Rather than remain a passive supplier, Amerequip opted to solidify its relationships with partners that included some of the largest and long-standing companies in the industry and embarked on a more aggressive approach to help them meet their global goals.

“That’s why we really want to stick with seven to 10 key clients,” Dorn says. “They know us and we can grow together.”

The customer list may be smaller, but the results are not.

“I don’t need to have hundreds of clients,” VanderZanden says. “What I need is the seven to eight largest players in the sandbox. That’s who I want to be working with.”

As the company refined its offerings, it also began to sell its ability to handle all phases of a project under one roof, from design and engineering to fabrication and finish. It’s an advantage many of the company’s competitors can’t offer and a significant selling point to major clients.

“It’s part of the value we can add — that we can design it, test it, build it, finish it and deliver it,” VanderZanden says.

Employer of choice

Perhaps the greatest change Amerequip has made is the shift in its relationship with the community and its workforce.

Prior to and during the recession, Amerequip did not have an active relationship with the surrounding community, nor was it necessarily a destination employer, VanderZanden says. Without improvements, the other changes would not be able to gain the traction necessary for the new plan to work.

The layoffs gave the leadership team a chance to make significant improvements to employee attraction and retention efforts, creating a new employee onboarding process that was recognized earlier this year by the Wisconsin Manufacturers & Commerce.

Some of the changes were simple in nature, from offering one-on-one time with supervisors and company leadership to providing a special gift to trailing spouses. Others required additional investments, such as paid training, a wellness program and even investing in holiday parties and other employee celebrations.

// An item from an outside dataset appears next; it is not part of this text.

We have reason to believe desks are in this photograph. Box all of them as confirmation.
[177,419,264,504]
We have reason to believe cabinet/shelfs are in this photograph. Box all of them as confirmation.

Since taking the new approach, the company’s employee retention rate is above 95 percent.

“I don’t want people to hate their jobs,” VanderZanden says. “I want them to leave here at the end of the day in a better mood than when they got here.”

As part of a greater community outreach, Amerequip is actively involved with area high schools’ career education programs and as many as 300 high school students will tour the plant each year. The company supports several apprenticeships and VanderZanden is active on the board of the Career Pathways Academy in Little Chute.

“It’s no surprise that the company has been successful in finding the talent it needs — they don’t wait for it to come to them, they go and find it or develop it,” Vasquez says.

“As the skilled labor market continues to get tighter across the state and nation, companies should follow Amerequip’s example and put all workforce development options on

the table.”

Sign of the times

Just outside one of the primary entrances to the production area hangs a sign with a slogan that sums up how the company will be successful going forward: “That’s the

way we’ve always done it” circled and crossed out in red. 

Aside from the successes in growing both revenue and the workforce, the results of Amerequip’s new approach can be seen on the shop floor, where employees work in a clean and well-lit environment that is choreographed by the automated material handlers moving parts from one work station to the next as they emerge from fabrication on the way to finishing and final assembly.

The conference rooms buzz with activity, from sales and engineering teams huddling over projects for

clients to production employees taking part in the continuous training

programs offered.

Just beyond the robotic welding cells, VanderZanden opens a door to show the space the new addition will occupy. As he outlines the plan for this latest expansion, he can also envision what’s coming next and notes the company

still has room to add another 50,000 square feet of space.

“We are getting everything in line,” he says. “We’ve changed the culture.”